### EXERCISE INPUT
--- --- ---

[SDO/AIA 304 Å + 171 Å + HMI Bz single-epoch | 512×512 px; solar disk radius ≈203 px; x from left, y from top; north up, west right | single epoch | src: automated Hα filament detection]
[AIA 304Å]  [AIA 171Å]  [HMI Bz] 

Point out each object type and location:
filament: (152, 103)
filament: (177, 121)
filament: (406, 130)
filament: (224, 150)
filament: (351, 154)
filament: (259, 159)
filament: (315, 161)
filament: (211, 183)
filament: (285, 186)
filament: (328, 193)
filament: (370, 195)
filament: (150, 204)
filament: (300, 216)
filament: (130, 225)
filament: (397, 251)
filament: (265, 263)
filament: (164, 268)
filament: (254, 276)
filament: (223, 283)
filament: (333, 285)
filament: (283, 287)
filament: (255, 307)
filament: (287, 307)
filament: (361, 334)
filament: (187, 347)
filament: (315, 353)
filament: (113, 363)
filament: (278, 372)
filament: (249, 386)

--- --- ---

### TASK ITEM
Reproduce the records above exactly. Leave nothing out.

### SOLUTION TO THE PROBLEM
[SDO/AIA 304 Å + 171 Å + HMI Bz single-epoch | 512×512 px; solar disk radius ≈203 px; x from left, y from top; north up, west right | single epoch | src: automated Hα filament detection]
[AIA 304Å]  [AIA 171Å]  [HMI Bz] 

Point out each object type and location:
filament: (152, 103)
filament: (177, 121)
filament: (406, 130)
filament: (224, 150)
filament: (351, 154)
filament: (259, 159)
filament: (315, 161)
filament: (211, 183)
filament: (285, 186)
filament: (328, 193)
filament: (370, 195)
filament: (150, 204)
filament: (300, 216)
filament: (130, 225)
filament: (397, 251)
filament: (265, 263)
filament: (164, 268)
filament: (254, 276)
filament: (223, 283)
filament: (333, 285)
filament: (283, 287)
filament: (255, 307)
filament: (287, 307)
filament: (361, 334)
filament: (187, 347)
filament: (315, 353)
filament: (113, 363)
filament: (278, 372)
filament: (249, 386)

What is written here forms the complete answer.